[Lustre-discuss] finding performance issues

Fri Dec 10 23:51:05 PST 2010

On 2010-12-10, at 12:42, Brock Palen wrote:
> We have an lustre 1.6.x filesystem,
> 
> 4 OSS,  3 x4500 and 1 ddn s2a6620
> 
> Each oss has 4 1gig interfaces bonded, or 1 10gig interface.
> 
> I have a user who is running a few hundred serial jobs that are all accessing the same 16GB file, we striped the file over all the osts, and are tapped at 500-600MB/s no mater the number of hosts running.   IO per OST is around 15-20MB/s  (31 total ost's) 

How big is the IO size?  Are all the clients both reading and writing this same file?  Presumably you see better performance when so many jobs are not running against the filesystem?

> This set of jobs keeps reading in the same data set, and has been running for about 24 hours (the group of about 900 total jobs).
> 
> *  Is there a recommendation of a better way to do these sorts of jobs?  The compute nodes have 48GB of ram, he does not use much ram for the job just all the IO.

I agree with Cliff that the 1.8 OSS read cache will probably help the performance in this case.  OSS read cache does not need a client-side upgrade to work, though of course I'd suggest upgrading the clients anyway.

1.8.5 was just released this week...

> * Is there a better way to tune?  What should I be looking for to tune?

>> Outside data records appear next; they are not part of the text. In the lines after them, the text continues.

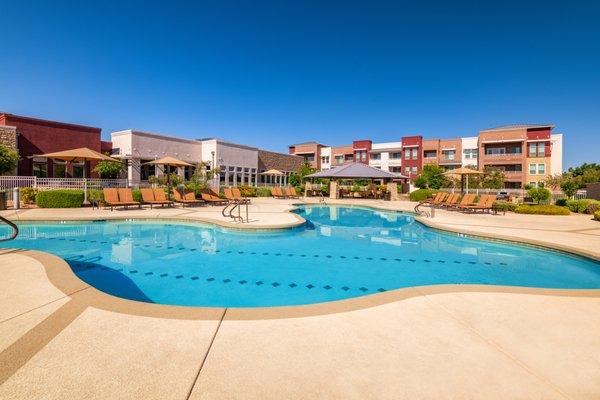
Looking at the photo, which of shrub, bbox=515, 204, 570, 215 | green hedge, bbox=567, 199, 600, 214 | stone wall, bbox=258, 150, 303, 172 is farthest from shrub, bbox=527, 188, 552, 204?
stone wall, bbox=258, 150, 303, 172

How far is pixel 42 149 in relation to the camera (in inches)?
824

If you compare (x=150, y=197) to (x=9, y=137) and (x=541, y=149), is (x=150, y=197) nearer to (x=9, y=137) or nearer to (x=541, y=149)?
(x=9, y=137)

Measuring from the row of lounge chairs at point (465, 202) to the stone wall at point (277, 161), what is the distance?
2336 cm

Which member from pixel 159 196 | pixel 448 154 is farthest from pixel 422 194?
pixel 448 154

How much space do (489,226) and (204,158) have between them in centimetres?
2625

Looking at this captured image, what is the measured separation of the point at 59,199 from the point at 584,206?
27.7 meters

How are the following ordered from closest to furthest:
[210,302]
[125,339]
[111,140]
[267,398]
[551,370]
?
[267,398]
[551,370]
[125,339]
[210,302]
[111,140]

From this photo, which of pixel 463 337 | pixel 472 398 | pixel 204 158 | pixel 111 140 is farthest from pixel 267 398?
pixel 204 158

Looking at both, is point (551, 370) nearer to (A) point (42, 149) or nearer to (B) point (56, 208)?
(B) point (56, 208)

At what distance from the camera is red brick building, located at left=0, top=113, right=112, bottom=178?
20016 mm

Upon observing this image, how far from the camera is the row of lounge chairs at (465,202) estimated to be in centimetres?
1648

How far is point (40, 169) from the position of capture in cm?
2119

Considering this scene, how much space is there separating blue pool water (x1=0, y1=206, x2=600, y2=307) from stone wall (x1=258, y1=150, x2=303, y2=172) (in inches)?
1104

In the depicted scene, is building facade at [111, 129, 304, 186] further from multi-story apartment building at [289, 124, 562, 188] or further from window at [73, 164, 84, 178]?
multi-story apartment building at [289, 124, 562, 188]
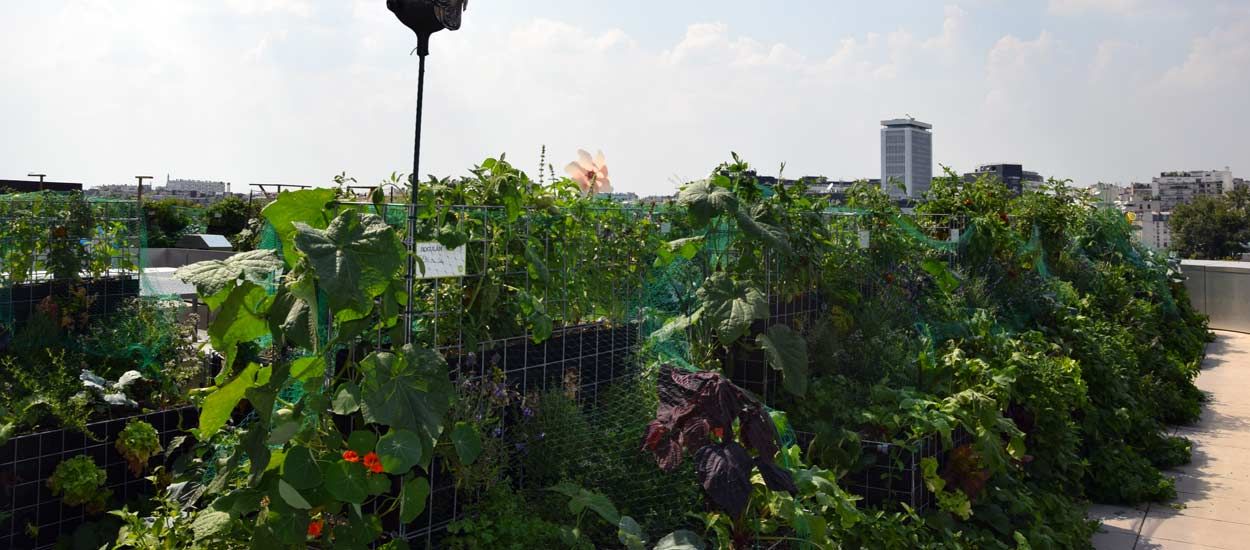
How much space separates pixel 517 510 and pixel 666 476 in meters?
0.61

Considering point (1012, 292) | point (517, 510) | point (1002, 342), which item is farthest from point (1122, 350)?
point (517, 510)

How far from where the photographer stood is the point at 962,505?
13.6 ft

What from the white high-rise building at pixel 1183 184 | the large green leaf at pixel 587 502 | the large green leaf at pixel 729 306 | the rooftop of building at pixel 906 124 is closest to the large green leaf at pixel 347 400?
the large green leaf at pixel 587 502

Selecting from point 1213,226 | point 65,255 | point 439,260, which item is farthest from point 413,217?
point 1213,226

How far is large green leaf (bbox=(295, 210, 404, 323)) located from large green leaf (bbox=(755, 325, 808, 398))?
1.90m

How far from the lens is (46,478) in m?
3.87

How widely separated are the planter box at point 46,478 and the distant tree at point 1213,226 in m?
40.2

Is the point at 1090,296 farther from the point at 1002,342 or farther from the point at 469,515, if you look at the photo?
the point at 469,515

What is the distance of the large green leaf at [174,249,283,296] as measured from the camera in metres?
2.70

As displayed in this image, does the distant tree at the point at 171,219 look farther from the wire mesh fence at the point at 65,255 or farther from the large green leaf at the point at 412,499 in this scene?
the large green leaf at the point at 412,499

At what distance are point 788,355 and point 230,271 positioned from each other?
7.57ft

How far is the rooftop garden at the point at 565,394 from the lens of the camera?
276 cm

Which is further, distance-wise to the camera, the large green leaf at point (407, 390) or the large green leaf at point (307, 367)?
the large green leaf at point (307, 367)

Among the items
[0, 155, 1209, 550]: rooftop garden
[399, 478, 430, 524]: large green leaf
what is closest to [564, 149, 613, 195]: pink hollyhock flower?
[0, 155, 1209, 550]: rooftop garden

Start by looking at /proc/fs/lustre/obdfilter/*/brw_stats on the OSTs.  It should be reset before the job (echo 0 to each file) so you get stats relevant to that job only.  You can also check iostat on the OSS nodes to see how busy the disks are.  They may be imbalanced due to being different hardware, and will only go as fast as the slowest OSTs.

Cheers, Andreas
--
Andreas Dilger
Lustre Technical Lead
Oracle Corporation Canada Inc.